*** TRECHO FORNECIDO
Eu ainda estenderia o brinde ao talento das atrizes. À insegurança que Fonda confere a Judy: o sentimento vai se deteriorando à medida que a personagem se adapta ao seu novo dia a dia, e o auge de seu amadurecimento se dá na cena em que ela finalmente enquadra o ex (“Não me diga o que eu posso ou o que eu não posso fazer”). À aparente ingenuidade que Parton concede a Doralee: a princípio, a secretária finge não perceber as investidas do patrão porque precisa do emprego. À sagacidade com que Tomlin pinta Violet: esse traço fica nítido na sequência em que ela se equilibra entre a indignação e o deleite ao explicar para o dono da companhia as transformações que ele acredita terem sido implantadas por Hart.
******
*** DADOS FORNECIDOS
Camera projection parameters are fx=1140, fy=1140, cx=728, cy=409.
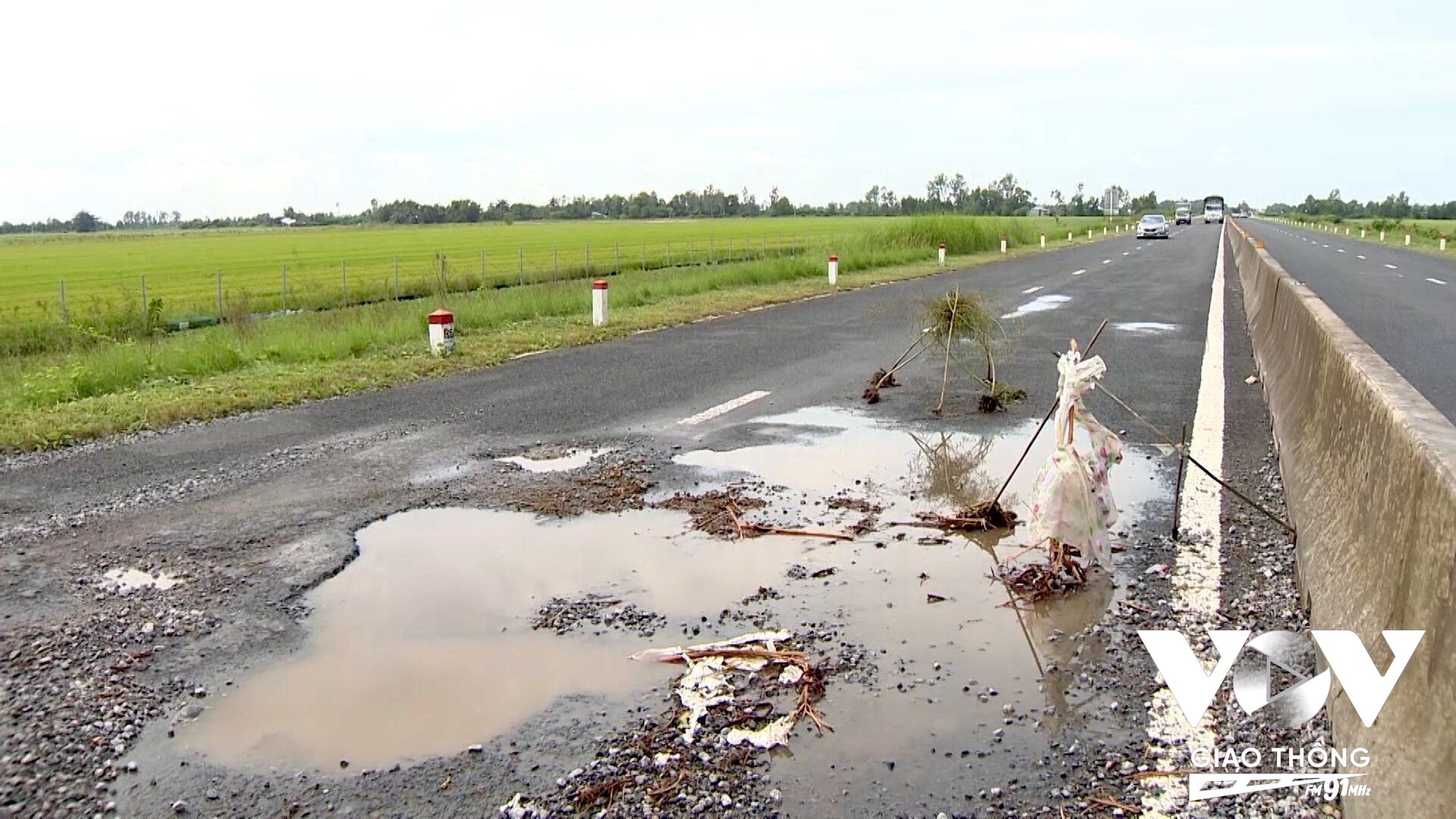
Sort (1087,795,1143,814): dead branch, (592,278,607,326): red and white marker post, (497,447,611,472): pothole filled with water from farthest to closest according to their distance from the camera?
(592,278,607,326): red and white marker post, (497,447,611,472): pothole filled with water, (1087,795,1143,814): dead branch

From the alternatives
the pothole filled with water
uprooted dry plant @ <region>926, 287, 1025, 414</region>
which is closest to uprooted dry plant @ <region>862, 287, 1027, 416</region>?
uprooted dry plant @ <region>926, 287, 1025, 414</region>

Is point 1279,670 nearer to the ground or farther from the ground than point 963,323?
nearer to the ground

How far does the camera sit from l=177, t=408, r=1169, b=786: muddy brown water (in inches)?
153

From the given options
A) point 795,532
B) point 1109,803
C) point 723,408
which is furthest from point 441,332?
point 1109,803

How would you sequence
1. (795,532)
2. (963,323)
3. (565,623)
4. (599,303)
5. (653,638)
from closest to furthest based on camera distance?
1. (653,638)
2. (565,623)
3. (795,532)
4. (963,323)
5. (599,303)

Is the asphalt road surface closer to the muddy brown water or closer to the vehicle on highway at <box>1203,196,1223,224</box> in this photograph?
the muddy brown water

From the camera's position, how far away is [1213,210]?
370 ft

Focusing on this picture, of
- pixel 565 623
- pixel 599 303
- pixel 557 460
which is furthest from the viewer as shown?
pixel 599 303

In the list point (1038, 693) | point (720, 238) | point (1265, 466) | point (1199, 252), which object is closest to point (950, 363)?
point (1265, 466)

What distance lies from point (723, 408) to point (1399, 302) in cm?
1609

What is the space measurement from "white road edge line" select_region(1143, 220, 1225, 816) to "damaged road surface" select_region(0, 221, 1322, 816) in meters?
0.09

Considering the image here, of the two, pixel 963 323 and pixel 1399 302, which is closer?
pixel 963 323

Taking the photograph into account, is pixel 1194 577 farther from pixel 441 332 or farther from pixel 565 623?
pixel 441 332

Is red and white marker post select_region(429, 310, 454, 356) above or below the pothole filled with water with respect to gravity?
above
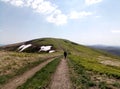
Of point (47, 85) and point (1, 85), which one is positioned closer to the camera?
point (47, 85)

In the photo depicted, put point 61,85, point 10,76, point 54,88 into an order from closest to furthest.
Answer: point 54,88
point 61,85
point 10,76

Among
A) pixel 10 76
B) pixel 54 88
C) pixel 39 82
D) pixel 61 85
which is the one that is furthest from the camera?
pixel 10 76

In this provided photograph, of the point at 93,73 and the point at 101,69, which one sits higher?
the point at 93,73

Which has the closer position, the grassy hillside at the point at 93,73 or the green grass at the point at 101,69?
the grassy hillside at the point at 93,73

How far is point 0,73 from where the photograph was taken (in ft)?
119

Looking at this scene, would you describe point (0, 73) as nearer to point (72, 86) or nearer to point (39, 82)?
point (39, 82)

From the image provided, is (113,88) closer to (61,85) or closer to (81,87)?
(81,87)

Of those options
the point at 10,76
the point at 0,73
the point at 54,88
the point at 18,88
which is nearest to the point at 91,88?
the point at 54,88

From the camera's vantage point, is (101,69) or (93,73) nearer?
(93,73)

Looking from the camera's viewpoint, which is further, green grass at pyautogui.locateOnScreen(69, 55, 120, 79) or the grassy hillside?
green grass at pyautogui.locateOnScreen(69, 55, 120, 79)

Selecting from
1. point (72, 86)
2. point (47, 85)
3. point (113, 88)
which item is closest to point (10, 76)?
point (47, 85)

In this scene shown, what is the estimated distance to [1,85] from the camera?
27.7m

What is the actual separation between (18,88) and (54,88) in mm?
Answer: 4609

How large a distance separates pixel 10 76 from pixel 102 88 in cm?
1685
******
*** DADOS FORNECIDOS
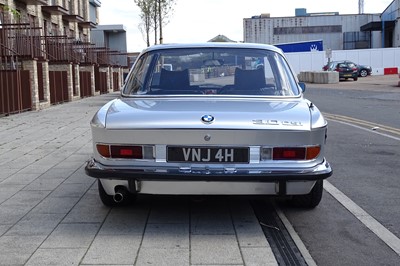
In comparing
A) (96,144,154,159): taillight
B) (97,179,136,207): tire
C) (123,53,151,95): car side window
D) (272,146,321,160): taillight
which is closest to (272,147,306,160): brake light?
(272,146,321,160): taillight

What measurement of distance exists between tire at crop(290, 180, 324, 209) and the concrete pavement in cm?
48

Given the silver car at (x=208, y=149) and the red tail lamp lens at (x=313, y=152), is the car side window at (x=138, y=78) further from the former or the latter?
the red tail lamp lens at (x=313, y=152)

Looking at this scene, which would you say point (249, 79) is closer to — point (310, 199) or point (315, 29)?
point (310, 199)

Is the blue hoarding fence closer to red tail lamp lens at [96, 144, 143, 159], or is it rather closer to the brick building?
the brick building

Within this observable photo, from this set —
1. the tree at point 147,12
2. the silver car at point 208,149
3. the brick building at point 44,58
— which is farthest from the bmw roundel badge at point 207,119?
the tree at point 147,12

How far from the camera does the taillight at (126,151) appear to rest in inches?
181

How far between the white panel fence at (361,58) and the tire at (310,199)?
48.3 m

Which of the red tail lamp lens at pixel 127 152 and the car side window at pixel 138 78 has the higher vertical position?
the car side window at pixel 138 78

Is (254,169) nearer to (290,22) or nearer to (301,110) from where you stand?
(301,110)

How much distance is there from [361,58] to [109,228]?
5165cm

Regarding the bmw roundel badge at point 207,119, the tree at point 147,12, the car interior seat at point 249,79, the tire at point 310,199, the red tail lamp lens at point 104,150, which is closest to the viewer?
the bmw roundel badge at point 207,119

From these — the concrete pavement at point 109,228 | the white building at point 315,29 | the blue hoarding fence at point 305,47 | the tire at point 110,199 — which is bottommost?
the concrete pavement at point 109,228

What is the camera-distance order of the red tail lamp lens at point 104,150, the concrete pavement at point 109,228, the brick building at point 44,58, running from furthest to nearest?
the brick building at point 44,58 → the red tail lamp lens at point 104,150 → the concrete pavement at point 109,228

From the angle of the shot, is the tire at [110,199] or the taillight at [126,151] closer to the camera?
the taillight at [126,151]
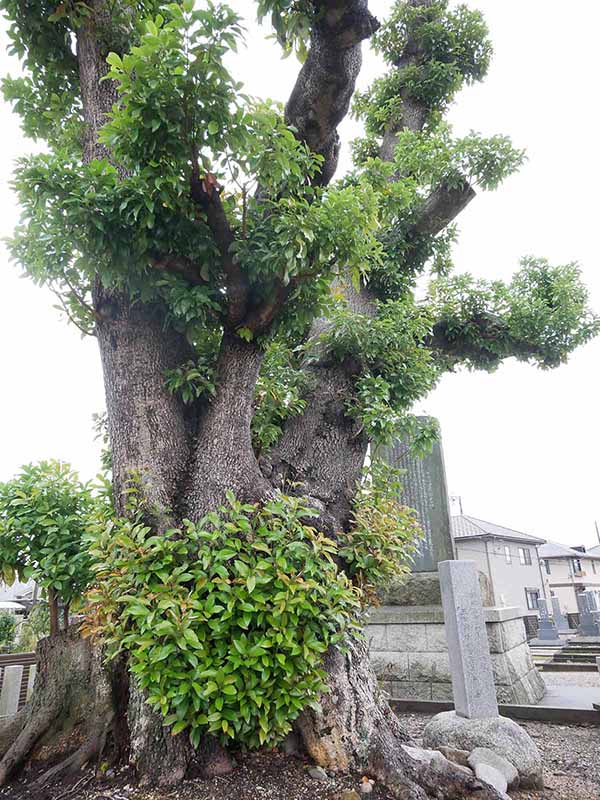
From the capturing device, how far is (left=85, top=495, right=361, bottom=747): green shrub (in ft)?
******
Reproduza o trecho sobre o talento das atrizes, começando em "Eu ainda estenderia" e terminando em "implantadas por Hart.".

* SOLUÇÃO DA TAREFA *
Eu ainda estenderia o brinde ao talento das atrizes. À insegurança que Fonda confere a Judy: o sentimento vai se deteriorando à medida que a personagem se adapta ao seu novo dia a dia, e o auge de seu amadurecimento se dá na cena em que ela finalmente enquadra o ex (“Não me diga o que eu posso ou o que eu não posso fazer”). À aparente ingenuidade que Parton concede a Doralee: a princípio, a secretária finge não perceber as investidas do patrão porque precisa do emprego. À sagacidade com que Tomlin pinta Violet: esse traço fica nítido na sequência em que ela se equilibra entre a indignação e o deleite ao explicar para o dono da companhia as transformações que ele acredita terem sido implantadas por Hart.